→ Excerpt
[Bro-Dev] 'for loop' variable modification

Mon Jan 8 22:27:29 PST 2018

I got the following idea while perusing non_cluster.bro
SumStats::process_epoch_result

i=1;
while (i <= 1000 && |bar| > 0)
    {
    for (foo in bar)
        {
        break;
        }
    ...
    process bar[foo]
    ...
    optional: baz[foo] = bar[foo] #If we need to preserve original data
    delete bar[foo];
    ++i;
    }

This will allow iteration thru the table as I originally desired, although
destroying the original table.

SumStats::process_epoch_result deletes the current item inside the for
loop, so is relying on undefined behavior, per the documentation:
"Currently, modifying a container’s membership while iterating over it may
result in undefined behavior, so do not add or remove elements inside the
loop."  The above example avoids that.  Does anyone use sumstats outside of
a cluster context?

→ Exercise requirements
• A. Name every variable that appears in the code example in the Bro-Dev message above.
• B. Write the next part of the Bro-Dev message about changing a table while looping over it, picking up after its final sentence.

→ Raw data
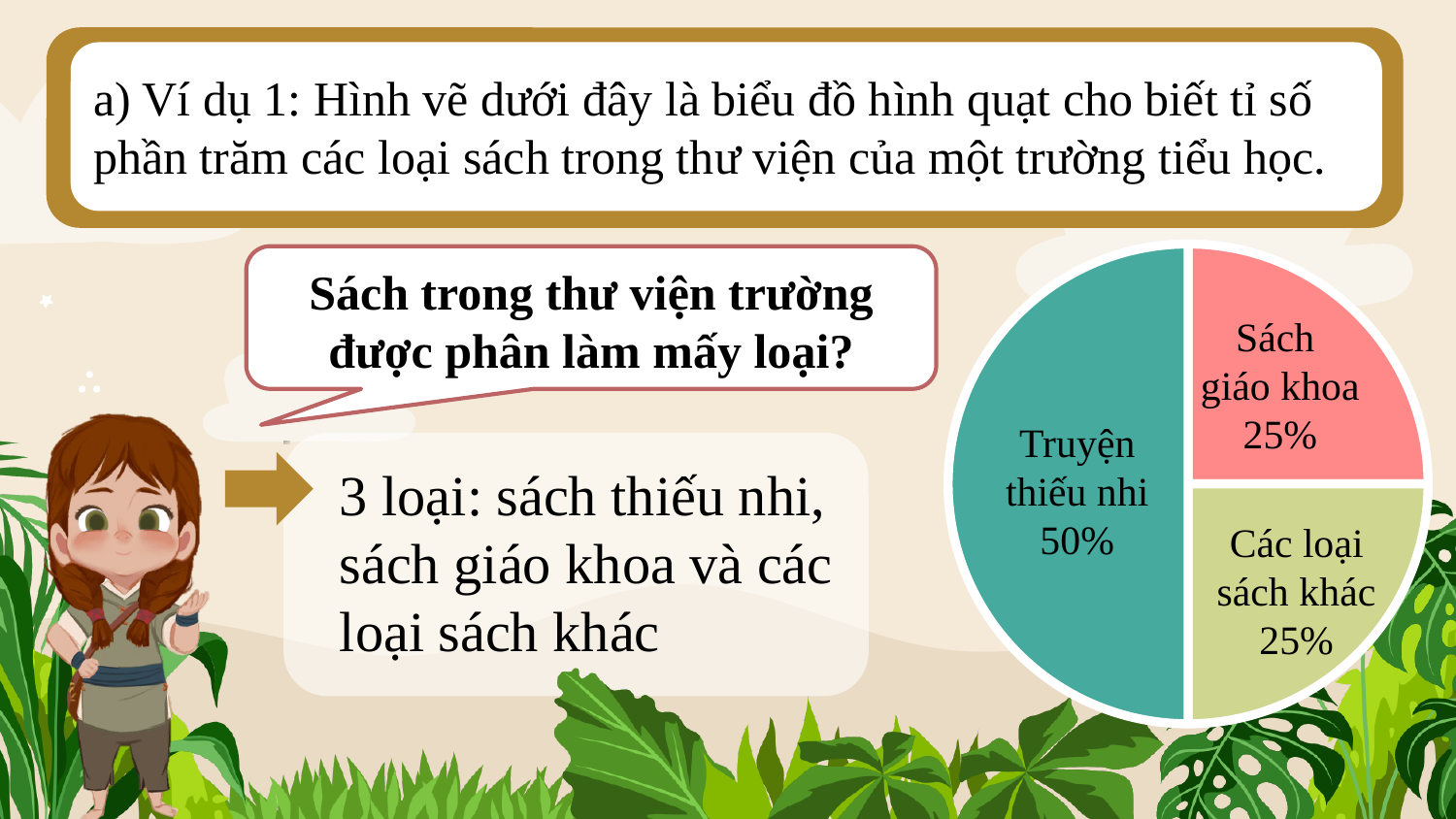
What kind of chart is shown on the slide? pie chart Which is larger in the pie chart: "Truyện thiếu nhi" or "Các loại sách khác"? Truyện thiếu nhi What colour is the "Sách giáo khoa" slice of the pie chart? pink What is the difference in percentage points between "Truyện thiếu nhi" and "Sách giáo khoa"? 25 What is the combined share of "Sách giáo khoa" and "Các loại sách khác"? 50% Which category has the largest share of the pie chart? Truyện thiếu nhi What percentage of the pie chart is "Truyện thiếu nhi"? 50% What share of the pie does "Truyện thiếu nhi" take? 50% What colour is the "Truyện thiếu nhi" slice of the pie chart? teal What percentage of the pie chart is "Sách giáo khoa"? 25% What percentage of the pie chart is "Các loại sách khác"? 25% How many slices does the pie chart have? 3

→ Expected outputs
• A. i, bar, foo, baz

• B.
On Fri, Jan 5, 2018 at 6:04 PM, Jim Mellander <jmellander at lbl.gov> wrote:

> Thanks, Jon:
>
> I've decided to split the data (a table of IP addresses with statistics
> captured over a time period) based on a modulo calculation against the IP
> address (the important characteristic being that it can be done on the fly
> without an additional pass thru the table), which with an average
> distribution of traffic gives relatively equal size buckets, each of which
> can be processed during a single event, as I described.
>
> I like the idea of co-routines - it would help to address issues like
> these in a more natural manner.
>
> Jim
>
>
>
>
>
>
>
> On Fri, Jan 5, 2018 at 5:28 PM, Jon Siwek <jsiwek at corelight.com> wrote:
>
>> On Fri, Jan 5, 2018 at 2:19 PM, Jim Mellander <jmellander at lbl.gov> wrote:
>>
>> > I haven't checked whether my desired behavior works, but since its not
>> > documented, I wouldn't want to rely on it in any event.
>>
>> Yeah, I doubt the example you gave currently works -- it would just
>> change the local value in the frame without modifying the internal
>> iterator.
>>
>> > I would be interested in hearing comments or suggestions on this issue.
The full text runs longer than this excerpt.